Skip to main content

model

Model Loader

This module provides a function and classes for loading and using a pre-trained AlphaCube solver model.

Function: load_model(model_id, cache_dir): Load the pre-trained AlphaCube solver model.

Classes:

  • Model: The MLP architecture for the AlphaCube solver.
  • LinearBlock: A building block for the MLP architecture.

load_model

def load_model(model_id="small", cache_dir=os.path.expanduser("~/.cache/alphacube"))
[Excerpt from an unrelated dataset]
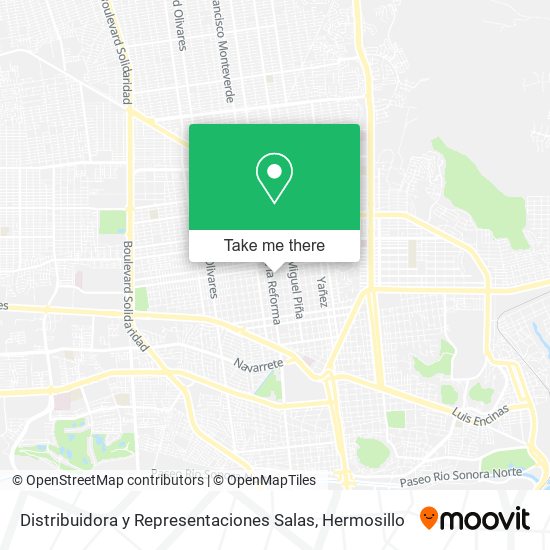 Mapa de Distribuidora y Representaciones Salas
Load the pre-trained AlphaCube solver model.

Arguments:

  • model_id str - Identifier for the model variant to load ("small", "base", or "large").
  • cache_dir str - Directory to cache the downloaded model.

Returns:

  • nn.Module - Loaded AlphaCube solver model.

Model_v1

class Model_v1(nn.Module)

The MLP architecture for the compute-optimal Rubik's Cube solver introduced in the following paper: https://openreview.net/forum?id=bnBeNFB27b

forward

def forward(inputs)

Forward pass of the model.

Arguments:

  • inputs torch.Tensor - Input tensor representing the problem state.

Returns:

  • torch.Tensor - Predicted distribution over possible solutions.

Model

class Model(nn.Module)

An architecture better than Model.

Changes:

  • Remove ReLU activation from the first layer (embedding), which had the dying ReLU problem.
  • Following the recent convention, the embedding layer does not count as one hidden layer.

reset_parameters

def reset_parameters()

Initialize all weight such that the activation variances are approximately 1.0, with bias terms & the output layer weights being zeros

forward

def forward(inputs)

Forward pass of the model.

Arguments:

  • inputs torch.Tensor - Input tensor representing the problem state.

Returns:

  • torch.Tensor - Predicted distribution over possible solutions.

LinearBlock

class LinearBlock(nn.Module)

A building block for the MLP architecture.

This block consists of a linear layer followed by ReLU activation and batch normalization.

forward

def forward(inputs)

Forward pass of the linear block.

Arguments:

  • inputs torch.Tensor - Input tensor.

Returns:

  • torch.Tensor - Output tensor after linear transformation, ReLU activation, and batch normalization.